Milan Trbojevic, who was deputy prime minister in Republika Srpska, RS, during the war, discussed the accused’s role in government at the time and prosecution allegations that thousands of Muslim civilians were persecuted in a network of detention camps in the region.
Krajisnik is charged with genocide, as well as a series of crimes against humanity and violations of the laws or customs of war, for his alleged part in a campaign to drive the non-Serb population from large parts of Bosnia in 1991 and 1992.
The indictment against him lists dozens of facilities where Bosnian Muslim and Croat detainees were apparently tortured, beaten and often killed.
Krajisnik’s defence lawyers have argued that their client had little knowledge of or direct control over events on the ground, which were mainly in the hands of highly independent local authorities.
In court this week, Trbojevic told judges that Krajisnik and Bosnian Serb president Radovan Karadzic between them maintained a tight control over the government.
But the witness – whose cautious demeanour in court seemed to stem from the fact that his first contact with prosecutors was as a war crimes suspect – insisted he knew nothing about the camps at the time.
At the start of his testimony, Presiding Judge Alphons Orie reminded Trbojevic that nothing he said in court could be used against him at a later stage. Judge Orie also used the same opportunity to underline the possible consequences the witness might face if he were to give false testimony.
Trbojevic told judges that he first entered the Bosnian Serb parliament in 1990 as a deputy representing the nationalist Serb Democratic Party, SDS – of which Karadzic was president and Krajisnik was a leading member – before being made deputy prime minister in 1992.
“Without question, Karadzic was supreme chief,” the witness told the court. But he added that Krajisnik and the president held the same political views and acted “as two men in one body”.
He said the influence wielded by the two over the RS government was so great that it had contributed to the resignation in 1992 of the entity’s prime minister, who was fed up with the president’s direct supervision of ministers and of the ministers’ habit of consulting with both Karadzic and Krajisnik on crucial matters.
He also confirmed that the two men shared between them almost absolute power over the police, army and judiciary.
Moving on to the subject of the detention camps allegedly operated by the Bosnian Serb authorities at the time, prosecutor Alan Tieger presented the witness with a series of documents evidencing their existence, including a record of a meeting of ministers in June 1992 when Trbojevic himself was recorded as discussing the “serious and urgent” matter of prisoner exchange.
Tieger also presented him with a document from August that year, signed by the then deputy interior minister Toma Kovac, which included a discussion of the “problems caused by detaining other nationalities”. The prosecutor followed up with evidence that the document had been read out at a government session presided over by Trbojevic himself.

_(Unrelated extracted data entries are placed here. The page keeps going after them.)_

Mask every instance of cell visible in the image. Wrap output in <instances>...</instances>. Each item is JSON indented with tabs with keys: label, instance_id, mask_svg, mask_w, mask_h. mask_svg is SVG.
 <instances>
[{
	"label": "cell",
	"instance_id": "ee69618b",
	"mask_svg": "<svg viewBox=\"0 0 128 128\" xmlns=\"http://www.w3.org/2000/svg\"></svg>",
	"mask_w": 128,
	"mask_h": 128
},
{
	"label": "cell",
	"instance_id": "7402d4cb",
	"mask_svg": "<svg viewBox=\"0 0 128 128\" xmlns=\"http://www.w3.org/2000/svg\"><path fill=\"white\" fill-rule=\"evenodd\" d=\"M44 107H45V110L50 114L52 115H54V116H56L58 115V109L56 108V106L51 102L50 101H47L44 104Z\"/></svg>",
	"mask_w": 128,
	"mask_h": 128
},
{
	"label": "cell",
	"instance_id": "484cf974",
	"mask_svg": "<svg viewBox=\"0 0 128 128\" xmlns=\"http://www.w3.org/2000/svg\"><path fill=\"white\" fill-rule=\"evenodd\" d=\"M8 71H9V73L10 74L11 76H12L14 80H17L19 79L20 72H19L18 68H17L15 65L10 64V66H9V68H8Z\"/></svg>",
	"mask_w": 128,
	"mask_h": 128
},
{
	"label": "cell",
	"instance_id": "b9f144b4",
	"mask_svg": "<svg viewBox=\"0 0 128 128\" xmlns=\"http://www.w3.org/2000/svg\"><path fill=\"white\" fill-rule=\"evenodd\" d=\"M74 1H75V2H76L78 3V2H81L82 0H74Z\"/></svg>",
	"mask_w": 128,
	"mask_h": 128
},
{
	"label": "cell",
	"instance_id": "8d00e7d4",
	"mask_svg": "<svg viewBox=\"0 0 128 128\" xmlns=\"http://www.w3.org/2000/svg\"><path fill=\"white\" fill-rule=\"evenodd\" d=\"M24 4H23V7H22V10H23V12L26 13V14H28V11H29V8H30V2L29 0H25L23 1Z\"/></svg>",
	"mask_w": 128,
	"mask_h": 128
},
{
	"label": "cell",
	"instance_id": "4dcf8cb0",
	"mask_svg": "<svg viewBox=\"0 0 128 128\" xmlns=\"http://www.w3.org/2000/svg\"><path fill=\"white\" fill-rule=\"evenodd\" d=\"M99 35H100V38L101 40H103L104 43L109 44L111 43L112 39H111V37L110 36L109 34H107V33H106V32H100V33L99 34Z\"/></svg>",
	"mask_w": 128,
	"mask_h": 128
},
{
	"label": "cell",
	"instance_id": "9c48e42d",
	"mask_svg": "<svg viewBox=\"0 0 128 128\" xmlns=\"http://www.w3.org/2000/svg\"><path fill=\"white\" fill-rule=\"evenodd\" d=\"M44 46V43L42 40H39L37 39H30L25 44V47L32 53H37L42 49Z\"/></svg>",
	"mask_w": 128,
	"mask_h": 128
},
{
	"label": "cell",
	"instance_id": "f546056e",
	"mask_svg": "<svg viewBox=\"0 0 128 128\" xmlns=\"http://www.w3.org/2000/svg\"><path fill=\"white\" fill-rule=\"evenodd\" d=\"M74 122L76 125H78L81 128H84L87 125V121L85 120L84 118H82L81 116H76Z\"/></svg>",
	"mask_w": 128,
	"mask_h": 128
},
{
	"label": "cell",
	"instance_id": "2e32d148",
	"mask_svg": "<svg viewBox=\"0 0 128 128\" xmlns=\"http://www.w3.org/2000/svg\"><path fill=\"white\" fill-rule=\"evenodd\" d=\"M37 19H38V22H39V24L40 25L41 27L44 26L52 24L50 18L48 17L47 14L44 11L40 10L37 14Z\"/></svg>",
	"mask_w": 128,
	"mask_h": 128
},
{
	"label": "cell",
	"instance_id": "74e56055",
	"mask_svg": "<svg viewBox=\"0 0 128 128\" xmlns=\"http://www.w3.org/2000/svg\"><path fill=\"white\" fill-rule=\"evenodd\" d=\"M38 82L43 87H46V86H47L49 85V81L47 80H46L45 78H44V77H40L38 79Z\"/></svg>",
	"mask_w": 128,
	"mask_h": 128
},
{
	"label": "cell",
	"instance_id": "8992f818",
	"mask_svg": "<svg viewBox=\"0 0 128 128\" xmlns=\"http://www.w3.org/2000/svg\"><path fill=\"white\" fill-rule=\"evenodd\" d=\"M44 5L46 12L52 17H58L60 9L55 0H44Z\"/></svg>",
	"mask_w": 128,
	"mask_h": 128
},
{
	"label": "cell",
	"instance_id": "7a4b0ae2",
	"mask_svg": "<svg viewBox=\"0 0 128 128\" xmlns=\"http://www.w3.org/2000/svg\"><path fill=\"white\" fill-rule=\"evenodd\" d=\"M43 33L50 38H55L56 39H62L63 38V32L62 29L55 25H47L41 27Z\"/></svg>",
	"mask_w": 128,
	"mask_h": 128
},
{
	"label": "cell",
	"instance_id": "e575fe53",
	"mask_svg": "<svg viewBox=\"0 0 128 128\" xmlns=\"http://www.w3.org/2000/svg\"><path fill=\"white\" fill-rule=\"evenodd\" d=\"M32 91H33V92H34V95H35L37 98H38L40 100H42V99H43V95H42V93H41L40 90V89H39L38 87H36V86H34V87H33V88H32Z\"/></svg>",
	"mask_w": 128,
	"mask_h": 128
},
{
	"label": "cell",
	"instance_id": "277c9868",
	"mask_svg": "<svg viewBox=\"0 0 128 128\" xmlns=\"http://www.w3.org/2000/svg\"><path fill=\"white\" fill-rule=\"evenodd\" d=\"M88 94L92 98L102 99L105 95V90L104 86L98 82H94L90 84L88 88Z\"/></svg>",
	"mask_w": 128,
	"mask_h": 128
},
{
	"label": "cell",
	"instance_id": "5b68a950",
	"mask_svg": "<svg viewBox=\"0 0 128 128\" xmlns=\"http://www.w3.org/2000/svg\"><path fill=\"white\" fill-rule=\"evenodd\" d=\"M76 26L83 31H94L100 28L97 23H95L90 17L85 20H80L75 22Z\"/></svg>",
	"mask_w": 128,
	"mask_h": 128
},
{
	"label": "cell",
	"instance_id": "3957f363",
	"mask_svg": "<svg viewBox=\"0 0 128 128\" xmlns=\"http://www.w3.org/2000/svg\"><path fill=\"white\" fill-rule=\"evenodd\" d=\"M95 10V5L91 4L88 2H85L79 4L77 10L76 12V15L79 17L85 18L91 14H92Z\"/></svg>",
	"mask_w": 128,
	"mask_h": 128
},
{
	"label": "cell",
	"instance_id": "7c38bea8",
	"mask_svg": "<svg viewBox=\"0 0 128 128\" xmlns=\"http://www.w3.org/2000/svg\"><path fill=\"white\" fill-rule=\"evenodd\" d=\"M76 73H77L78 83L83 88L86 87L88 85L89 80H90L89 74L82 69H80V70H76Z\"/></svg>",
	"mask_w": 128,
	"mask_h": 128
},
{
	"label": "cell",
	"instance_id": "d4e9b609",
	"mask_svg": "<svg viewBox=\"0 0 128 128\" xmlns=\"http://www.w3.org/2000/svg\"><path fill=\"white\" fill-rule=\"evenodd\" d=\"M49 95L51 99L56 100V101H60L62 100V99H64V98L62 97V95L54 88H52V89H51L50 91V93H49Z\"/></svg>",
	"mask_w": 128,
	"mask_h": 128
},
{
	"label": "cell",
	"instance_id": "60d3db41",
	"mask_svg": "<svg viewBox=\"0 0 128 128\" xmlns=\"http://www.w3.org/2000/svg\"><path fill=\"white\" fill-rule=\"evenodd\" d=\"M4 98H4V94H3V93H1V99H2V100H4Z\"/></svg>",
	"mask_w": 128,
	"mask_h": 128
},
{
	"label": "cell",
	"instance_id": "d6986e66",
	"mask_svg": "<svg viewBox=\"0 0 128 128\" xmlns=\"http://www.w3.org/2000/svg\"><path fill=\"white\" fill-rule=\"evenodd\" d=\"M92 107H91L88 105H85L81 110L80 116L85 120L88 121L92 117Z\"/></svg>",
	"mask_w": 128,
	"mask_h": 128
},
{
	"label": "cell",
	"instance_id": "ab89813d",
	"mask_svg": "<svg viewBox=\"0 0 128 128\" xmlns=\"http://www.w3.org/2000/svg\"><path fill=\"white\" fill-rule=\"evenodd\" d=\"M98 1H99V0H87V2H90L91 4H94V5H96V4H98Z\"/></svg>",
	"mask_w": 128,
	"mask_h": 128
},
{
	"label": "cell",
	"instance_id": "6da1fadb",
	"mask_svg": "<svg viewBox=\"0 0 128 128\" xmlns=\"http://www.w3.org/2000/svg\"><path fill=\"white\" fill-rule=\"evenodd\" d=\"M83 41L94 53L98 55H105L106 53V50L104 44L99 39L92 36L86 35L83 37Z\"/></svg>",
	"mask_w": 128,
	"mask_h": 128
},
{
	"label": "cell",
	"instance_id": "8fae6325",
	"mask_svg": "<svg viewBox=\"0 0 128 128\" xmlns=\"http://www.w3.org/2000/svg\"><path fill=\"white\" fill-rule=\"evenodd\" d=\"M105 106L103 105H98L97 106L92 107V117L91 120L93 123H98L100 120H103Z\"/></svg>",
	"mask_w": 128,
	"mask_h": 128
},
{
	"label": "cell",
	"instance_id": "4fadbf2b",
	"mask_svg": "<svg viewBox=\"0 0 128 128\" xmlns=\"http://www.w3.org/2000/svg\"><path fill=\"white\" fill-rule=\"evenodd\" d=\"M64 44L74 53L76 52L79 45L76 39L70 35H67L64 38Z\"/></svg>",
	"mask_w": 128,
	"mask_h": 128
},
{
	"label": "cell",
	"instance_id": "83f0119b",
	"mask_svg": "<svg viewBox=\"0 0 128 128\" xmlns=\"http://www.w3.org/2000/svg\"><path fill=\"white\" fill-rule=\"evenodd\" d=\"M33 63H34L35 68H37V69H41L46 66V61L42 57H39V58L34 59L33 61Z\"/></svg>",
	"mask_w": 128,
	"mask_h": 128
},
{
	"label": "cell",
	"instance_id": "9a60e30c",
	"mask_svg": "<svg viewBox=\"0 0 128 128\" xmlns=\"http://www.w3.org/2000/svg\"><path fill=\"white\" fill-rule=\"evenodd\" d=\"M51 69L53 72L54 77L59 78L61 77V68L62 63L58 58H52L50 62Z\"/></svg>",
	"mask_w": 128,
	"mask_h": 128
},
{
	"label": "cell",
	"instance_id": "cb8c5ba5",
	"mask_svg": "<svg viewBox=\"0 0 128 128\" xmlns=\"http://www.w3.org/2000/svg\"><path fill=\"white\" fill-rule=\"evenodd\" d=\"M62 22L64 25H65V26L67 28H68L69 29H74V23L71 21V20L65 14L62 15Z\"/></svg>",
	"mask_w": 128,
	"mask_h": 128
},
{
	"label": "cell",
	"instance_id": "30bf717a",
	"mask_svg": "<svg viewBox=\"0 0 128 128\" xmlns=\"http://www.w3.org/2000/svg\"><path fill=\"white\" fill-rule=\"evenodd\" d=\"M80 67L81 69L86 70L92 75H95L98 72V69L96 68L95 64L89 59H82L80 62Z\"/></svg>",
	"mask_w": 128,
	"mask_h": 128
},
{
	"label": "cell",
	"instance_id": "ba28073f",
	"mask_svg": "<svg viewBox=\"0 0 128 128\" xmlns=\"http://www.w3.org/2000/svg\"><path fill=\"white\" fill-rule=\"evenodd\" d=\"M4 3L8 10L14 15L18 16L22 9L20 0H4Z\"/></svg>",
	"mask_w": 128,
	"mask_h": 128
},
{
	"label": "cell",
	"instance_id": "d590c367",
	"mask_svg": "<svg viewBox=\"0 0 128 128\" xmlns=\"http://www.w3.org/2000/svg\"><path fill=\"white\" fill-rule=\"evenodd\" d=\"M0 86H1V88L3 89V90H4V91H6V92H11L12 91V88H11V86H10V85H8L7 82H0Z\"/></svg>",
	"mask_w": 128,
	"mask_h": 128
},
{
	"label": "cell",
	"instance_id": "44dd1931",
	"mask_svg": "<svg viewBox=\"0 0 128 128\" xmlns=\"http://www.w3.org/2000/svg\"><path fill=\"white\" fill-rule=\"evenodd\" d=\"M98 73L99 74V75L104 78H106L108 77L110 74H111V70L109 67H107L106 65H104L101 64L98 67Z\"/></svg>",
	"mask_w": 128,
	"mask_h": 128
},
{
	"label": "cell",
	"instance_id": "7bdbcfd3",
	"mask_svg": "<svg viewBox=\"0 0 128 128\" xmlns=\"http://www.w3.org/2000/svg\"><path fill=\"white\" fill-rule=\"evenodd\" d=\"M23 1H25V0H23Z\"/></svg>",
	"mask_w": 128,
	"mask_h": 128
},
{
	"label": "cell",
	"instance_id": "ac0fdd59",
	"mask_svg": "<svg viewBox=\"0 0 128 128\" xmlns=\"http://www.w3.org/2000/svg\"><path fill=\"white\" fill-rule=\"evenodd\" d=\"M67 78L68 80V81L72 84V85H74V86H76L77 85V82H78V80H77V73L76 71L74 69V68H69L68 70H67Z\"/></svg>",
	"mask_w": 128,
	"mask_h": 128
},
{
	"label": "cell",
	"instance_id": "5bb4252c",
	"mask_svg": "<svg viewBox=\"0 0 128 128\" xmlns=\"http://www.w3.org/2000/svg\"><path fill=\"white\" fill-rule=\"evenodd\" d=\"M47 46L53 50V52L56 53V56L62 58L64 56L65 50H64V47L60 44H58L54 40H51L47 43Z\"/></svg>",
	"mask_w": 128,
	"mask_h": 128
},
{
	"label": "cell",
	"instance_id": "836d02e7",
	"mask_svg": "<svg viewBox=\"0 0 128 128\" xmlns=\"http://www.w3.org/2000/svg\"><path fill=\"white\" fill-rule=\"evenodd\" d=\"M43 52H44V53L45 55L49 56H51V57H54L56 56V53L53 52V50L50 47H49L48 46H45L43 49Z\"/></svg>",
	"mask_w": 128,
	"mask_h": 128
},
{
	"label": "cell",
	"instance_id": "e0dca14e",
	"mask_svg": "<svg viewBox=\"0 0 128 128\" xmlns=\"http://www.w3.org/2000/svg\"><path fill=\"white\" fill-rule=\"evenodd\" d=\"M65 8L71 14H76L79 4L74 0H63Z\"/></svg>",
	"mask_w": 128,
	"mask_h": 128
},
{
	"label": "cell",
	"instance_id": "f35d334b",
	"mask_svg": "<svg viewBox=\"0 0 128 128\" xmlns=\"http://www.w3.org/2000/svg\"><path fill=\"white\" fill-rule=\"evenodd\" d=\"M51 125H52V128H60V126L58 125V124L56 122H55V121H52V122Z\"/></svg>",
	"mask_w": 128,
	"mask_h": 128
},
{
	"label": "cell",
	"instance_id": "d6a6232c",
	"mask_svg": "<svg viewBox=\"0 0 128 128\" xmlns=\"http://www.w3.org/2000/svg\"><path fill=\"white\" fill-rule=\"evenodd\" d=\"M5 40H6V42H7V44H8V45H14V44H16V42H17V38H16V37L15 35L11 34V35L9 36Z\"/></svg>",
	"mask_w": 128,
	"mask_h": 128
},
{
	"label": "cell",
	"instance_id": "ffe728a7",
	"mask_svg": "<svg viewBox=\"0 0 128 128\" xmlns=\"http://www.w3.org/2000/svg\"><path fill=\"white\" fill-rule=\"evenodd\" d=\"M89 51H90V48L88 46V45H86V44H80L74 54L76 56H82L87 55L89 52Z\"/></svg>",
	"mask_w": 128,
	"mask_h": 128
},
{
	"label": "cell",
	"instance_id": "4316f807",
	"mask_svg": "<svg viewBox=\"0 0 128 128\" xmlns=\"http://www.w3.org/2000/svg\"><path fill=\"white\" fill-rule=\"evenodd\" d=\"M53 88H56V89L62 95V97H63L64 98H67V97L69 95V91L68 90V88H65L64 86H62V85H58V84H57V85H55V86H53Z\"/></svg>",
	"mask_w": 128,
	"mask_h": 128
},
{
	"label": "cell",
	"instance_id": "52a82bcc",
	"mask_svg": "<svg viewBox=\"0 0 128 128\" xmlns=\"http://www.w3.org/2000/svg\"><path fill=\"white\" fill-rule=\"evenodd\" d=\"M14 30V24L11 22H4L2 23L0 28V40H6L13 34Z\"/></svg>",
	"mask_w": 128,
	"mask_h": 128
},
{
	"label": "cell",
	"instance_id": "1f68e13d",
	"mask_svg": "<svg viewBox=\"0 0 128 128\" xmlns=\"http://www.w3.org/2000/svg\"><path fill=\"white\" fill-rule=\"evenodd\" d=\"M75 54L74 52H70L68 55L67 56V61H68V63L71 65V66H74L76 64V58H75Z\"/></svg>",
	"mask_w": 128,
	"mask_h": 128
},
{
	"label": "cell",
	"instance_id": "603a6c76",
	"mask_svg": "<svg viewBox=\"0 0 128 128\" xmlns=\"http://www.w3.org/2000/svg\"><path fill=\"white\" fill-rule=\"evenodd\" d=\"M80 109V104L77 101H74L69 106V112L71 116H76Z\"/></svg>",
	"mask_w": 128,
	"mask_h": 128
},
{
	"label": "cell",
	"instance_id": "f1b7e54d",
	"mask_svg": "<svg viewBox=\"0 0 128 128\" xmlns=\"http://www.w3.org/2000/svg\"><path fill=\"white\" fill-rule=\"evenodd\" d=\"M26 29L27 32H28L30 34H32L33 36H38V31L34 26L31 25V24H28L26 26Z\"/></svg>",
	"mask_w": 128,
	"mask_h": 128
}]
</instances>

But the witness said he had no recollection of that session and denied having known anything about the camps or the mass executions of Muslim citizens at the time. He claimed he only learned about them years later.
“If we had known what was going on in the camps, we would have surely had a government session in Omarska,” he said, in reference to the site of one of the most notorious facilities.
Pushed by prosecutors to give his opinion about how such camps were operated, the witness said that, looking back, he assumed they were run by the local authorities, that the army would have been involved in supplying provisions and that the secret service would have been responsible for classifying prisoners.
The witness claimed “the theory that the state should be [ethnically] pure had never been spoken about” in government.
As an example of official policy at the time, he described a speech given by Karadzic to parliament in July 1992 in which the president claimed there was no intention to “defeat” the Muslims, but that the priority was to prevent a “Muslim conquest of Europe”.
But the witness also acknowledged that at the same meeting, Karadzic had expressed concern about the large numbers of Muslims living in areas under Serb control.
During cross-examination by Krajisnik’s defence counsel Nicholas Stewart, Trbojevic said the accused had played an important role during the war in talks with the international community aimed at bringing peace to the region.
And he confirmed Stewart’s suggestion that Krajisnik had a difficult task in trying to maintain order in the RS parliament, whose members held diverse opinions.
“There were some stormy sessions,” Trbojevic told the court.
Goran Jungvirth is an IWPR contributor in Zagreb.